Historian Penelope Hetherington

Interest in The West Australian's recent historical chronology of WA emphasises how little is widely known about the past 200 years of our State's European settlement.

Perhaps it is the discomfort many feel with histories written in the past which airbrush out the mistreatment of Aboriginal people in the early days after Captain Stirling established the Swan River Colony.

Three books written by WA author and historian Penelope Hetherington describe different aspects of our history in a detailed yet very readable way. The latest in the trilogy, Marriage and Divorce in Colonial Western Australia 1829-1900, has been published this year and is part of a wonderful set of WA social and political histories.

The first book, Settlers, Servants and Slaves: Aboriginal and European Children in the Nineteenth-century Western Australia, published in 2002, documents a shameful period in the State's history. The new colony, desperate for workers and expanding in search of wealth, swept children from Aboriginal and poor European families into indentured work positions with no State controls over how they were treated.

Some Aboriginal children in the North West were stolen by blackbirders and forced to work in the pearling industry or on pastoral stations. Many were appalled at the slavery imposed on children, to which the authorities turned a blind eye despite slavery having been abolished in England in the 1830s.

Hetherington lays out this complex history in a logical and somewhat dispassionate voice, allowing readers to see for themselves the way our fledgling society abandoned the needy and allowed the wealthy to exploit them.

It also enables us to understand more clearly what led to the setting up of reserves for Aboriginal people and to the infamous removal of some children from their families and their placement in homes as part of the process we now describe as the Stolen Generation.

In her second book, Paupers and Poor Relief and Poor Houses in Western Australia 1829-1910, published in 2009, Hetherington meticulously unpicks the history and experiences of the poor, the convicts and the indentured labourers who landed in the colony where there were no charitable institutions and no safety net of social security.

This was a harsh period for many people, during which huge wealth was developed for few families but the poor were basically on their own. The gold rushes brought thousands to the colony but few made their fortune and the plight of the underclass swamped the State's limited resources.

Published this year, Hetherington's third and most recent book, The Marriage Knot, details the challenges experienced by the settlers who landed in the Swan Colony with no established law for marriage and certainly none for divorce.

Hetherington charts the early efforts to mirror the laws of England in which the established Anglican church demanded that banns be read in one's local parish church for three Sundays before a wedding, thus giving anyone with evidence as to why the happy couple should not be united in matrimony the chance to say so.
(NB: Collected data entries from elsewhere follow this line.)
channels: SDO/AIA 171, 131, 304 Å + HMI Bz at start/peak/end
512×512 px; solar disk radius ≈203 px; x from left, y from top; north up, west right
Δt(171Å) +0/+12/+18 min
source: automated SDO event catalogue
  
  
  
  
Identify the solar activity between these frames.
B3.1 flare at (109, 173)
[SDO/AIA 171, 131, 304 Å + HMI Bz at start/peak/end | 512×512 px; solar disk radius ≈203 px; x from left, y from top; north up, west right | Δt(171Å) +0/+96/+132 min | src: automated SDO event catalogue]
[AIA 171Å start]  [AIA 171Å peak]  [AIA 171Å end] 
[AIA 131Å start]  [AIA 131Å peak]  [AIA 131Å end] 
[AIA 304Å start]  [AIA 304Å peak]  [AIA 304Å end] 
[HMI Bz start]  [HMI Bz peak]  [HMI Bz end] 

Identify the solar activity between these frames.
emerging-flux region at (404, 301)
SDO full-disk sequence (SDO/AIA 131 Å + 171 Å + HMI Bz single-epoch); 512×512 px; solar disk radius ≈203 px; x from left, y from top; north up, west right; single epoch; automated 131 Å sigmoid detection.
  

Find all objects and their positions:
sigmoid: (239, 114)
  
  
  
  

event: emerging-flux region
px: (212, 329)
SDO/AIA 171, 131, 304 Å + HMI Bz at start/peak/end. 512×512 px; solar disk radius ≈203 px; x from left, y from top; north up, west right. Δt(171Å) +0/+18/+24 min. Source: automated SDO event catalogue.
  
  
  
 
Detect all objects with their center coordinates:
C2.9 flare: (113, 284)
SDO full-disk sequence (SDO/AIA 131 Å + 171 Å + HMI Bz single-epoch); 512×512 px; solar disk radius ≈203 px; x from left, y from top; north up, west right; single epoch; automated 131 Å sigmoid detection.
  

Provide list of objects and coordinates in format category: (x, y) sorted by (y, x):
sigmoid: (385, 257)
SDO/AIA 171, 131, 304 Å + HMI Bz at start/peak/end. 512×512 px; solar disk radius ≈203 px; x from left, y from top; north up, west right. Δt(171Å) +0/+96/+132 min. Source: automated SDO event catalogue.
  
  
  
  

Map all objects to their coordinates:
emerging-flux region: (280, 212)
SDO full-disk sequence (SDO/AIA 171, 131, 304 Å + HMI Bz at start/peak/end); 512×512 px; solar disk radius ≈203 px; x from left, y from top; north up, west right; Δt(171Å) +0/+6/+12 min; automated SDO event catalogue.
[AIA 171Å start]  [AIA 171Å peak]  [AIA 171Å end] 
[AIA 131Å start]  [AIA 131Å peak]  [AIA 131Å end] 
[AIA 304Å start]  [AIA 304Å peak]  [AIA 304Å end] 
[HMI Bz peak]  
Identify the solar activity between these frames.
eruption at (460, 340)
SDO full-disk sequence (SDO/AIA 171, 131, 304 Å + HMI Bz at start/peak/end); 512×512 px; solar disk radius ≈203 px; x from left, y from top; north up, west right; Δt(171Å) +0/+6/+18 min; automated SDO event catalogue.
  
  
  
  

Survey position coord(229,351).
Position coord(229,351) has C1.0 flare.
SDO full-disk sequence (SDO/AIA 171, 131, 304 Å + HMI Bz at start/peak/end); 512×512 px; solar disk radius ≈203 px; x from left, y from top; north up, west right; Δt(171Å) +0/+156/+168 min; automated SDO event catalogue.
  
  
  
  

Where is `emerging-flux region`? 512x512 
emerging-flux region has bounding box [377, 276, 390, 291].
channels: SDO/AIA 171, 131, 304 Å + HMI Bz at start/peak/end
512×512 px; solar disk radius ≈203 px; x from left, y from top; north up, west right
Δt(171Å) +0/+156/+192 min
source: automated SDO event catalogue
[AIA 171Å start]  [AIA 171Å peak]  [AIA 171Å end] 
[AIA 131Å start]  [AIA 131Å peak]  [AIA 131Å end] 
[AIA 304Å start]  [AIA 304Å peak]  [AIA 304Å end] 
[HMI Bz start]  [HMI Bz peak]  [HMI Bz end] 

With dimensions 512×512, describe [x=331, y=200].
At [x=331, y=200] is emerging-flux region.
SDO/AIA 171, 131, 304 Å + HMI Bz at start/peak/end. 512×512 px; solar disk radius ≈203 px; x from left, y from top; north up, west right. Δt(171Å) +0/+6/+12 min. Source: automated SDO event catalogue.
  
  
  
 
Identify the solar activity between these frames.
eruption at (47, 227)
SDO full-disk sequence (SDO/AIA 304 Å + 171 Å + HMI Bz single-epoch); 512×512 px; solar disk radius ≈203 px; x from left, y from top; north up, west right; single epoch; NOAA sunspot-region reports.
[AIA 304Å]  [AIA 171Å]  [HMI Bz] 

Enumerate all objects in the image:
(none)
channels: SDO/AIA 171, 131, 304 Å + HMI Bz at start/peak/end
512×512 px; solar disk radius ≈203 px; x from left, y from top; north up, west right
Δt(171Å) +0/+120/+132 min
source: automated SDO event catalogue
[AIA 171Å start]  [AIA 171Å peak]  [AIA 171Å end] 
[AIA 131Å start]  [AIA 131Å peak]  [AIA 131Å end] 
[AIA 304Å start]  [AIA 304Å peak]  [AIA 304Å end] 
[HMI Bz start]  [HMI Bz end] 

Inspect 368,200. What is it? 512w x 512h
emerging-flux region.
But there were problems: across much of the State there were no churches in which to read the banns, no priests to read them and no sacrosanct edifice in which to celebrate the event.

Hetherington's history tracks the changes in the laws, including the provision for registration of marriages, and the demands of the Catholics and the non-Anglican Protestant churches for a say in the process. She gives us glimpses of a colourful canvas of the challenges, such as those that led to the Fremantle Harbourmaster marrying couples in his office - which was on a stranded, partly sunken ship at the Swan River's mouth - and the search for a church which led to one being built using the reeds growing along the Perth waterfront.

These are three very important and readable social histories, to be commended to anyone wishing to understand from whence we come and, most importantly, to be read by those who might determine where we go.

Settlers, Servants and Slaves ($34.95), Paupers and Poor Relief and Poor Houses ($24.95) and The Marriage Knot ($25) are published by UWA Publishing.